In a highly anticipated battle, State Representative Nikki Haley defeated State Senator Vincent Sheheen by a six-percent margin with 40 out of 46 counties reporting. Governor-elect Haley will become the State’s first female governor as well as the State’s first minority governor. Her national profile is part of the Republican Party’s larger push to diversify its ranks and leadership. Haley has already emerged as a potential running mate to former Alaskan Governor and current Fox News pundit Sarah Palin as well as likely former Massachusetts Governor Mitt Romney. Sheheen will return to the State Senate.
Along with the Governor, South Carolinians also elected the remainder of the statewide offices. The Republicans swept all of these statewide races. The last time South Carolina was a one-party state (when one party controlled all of the statewide offices along with both houses in the state legislature) was 1987, and the party in charge was the Democratic Party.

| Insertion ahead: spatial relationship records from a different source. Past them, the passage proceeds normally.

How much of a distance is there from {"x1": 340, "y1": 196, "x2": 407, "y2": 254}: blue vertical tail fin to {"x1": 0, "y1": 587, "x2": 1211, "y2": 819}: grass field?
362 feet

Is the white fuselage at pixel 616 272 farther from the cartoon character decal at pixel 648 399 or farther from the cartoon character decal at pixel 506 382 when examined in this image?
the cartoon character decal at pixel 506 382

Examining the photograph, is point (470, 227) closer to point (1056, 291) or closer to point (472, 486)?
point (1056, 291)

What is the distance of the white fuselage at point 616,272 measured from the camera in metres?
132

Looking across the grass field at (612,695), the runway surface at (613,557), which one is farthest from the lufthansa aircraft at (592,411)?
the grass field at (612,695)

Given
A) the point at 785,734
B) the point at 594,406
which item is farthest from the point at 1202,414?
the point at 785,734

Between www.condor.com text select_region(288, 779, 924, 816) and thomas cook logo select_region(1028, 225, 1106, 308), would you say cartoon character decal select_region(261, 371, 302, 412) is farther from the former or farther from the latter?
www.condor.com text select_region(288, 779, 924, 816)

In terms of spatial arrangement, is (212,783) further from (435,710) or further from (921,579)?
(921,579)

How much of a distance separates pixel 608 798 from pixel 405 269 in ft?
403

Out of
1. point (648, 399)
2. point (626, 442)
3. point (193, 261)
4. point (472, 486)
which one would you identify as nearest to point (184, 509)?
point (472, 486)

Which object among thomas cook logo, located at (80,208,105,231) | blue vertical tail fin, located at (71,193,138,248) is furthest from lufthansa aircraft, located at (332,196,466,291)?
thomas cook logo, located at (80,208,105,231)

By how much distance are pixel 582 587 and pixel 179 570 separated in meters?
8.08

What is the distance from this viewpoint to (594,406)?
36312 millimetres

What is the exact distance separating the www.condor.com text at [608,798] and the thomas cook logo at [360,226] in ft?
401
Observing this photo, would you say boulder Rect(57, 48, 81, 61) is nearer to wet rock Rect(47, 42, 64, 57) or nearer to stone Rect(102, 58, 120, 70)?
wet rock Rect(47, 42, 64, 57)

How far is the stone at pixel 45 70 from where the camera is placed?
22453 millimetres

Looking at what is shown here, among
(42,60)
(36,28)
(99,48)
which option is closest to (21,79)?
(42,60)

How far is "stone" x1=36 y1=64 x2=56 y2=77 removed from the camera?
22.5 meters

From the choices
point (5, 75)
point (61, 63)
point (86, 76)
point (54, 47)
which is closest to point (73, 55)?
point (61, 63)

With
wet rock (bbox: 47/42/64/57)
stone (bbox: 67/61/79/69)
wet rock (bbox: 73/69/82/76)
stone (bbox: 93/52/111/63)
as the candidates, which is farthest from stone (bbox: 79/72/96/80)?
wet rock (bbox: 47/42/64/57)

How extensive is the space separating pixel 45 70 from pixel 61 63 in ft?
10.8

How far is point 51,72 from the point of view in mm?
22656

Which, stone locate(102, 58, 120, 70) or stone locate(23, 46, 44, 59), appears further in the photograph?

Republicans J. Ken Ard and Alan Wilson will replace outgoing Republicans Lieutenant Governor Andre Bauer and Attorney General Henry D. McMaster. Both incumbents had unsuccessfully vied for the Republican gubernatorial nomination. In the Comptroller race, Richard Eckstrom was elected. Eckstrom’s election along with Haley’s victory will give the libertarian wing of the S.C. Republican Party control of the five-member Budget and Control Board, which control much of South Carolina’s state government.
Bob Livington was elected Adjutant General, and businessman Curtis Loftis was elected Treasurer. Secretary of State Mark Hammond was reelected to his third term. Both of these candidates ran unopposed. In the closest S.C. Council of State race, Newberry College president Mick Zais narrowly defeated Democrat and ex-U.S. Deputy Secretary of Education Frank Holleman and several third-party candidates to become School Superintendant. Hugh Weathers was elected as the State’s Agriculture Commissioner. These newly-elected officers will be sworn into office in January.
The Republicans expanded their already sizable majority in South Carolina’s House by picking up an additional three seats. Beginning next session, Republicans will enjoy a 76-48 seat advantage in the State House and a 26-19 seat advantage in the State Senate. Next month, a special election will be held to fill the House seat of the late Greenville County Republican Representative Bill Wylie.
The results of the legislative elections mean that South Carolina’s legislature-dominated policymaking process will remain intact preserving the considerable power of Senate Finance Chairman Hugh Leatherman, Senate President Glenn McConnell, and House Speaker Bobby Harrell.
South Carolina’s one-party control also makes it likely that the expected additional Congressional seat in 2012 will favor Republicans. Because of the recent census, the 435 Congressional seats are redistributed across States, roughly according to population. South Carolina is one of several states that is anticipated to gain a seat. The Governors and State Legislatures control how district lines are redrawn. Because of this process, Republican victories in other states are likely to have a long-felt impact on the makeup of the U.S. Congress and may help preserve Republicans’ newly-minted majority.
All four proposed State Constitutional amendments were approved by South Carolina voters: (1) establish a constitutional right for citizens to hunt and fish and will permit the State to legally provide for proper wildlife management and the protection of private property rights; (2) give employees the constitutional right to vote by secret ballot when they are voting on whether to be represented by a labor union; (3) increase the amount of money state government must keep in the General Reserve Fund (its “rainy day” fund) from 3% of the previous year's revenue to 5% of the previous year's revenue; and (4) require that the Capital Reserve Fund's first priority is to replenish the State's General Reserve Fund (its “rainy day” fund) instead of serving to offset midyear budget cuts at state agencies.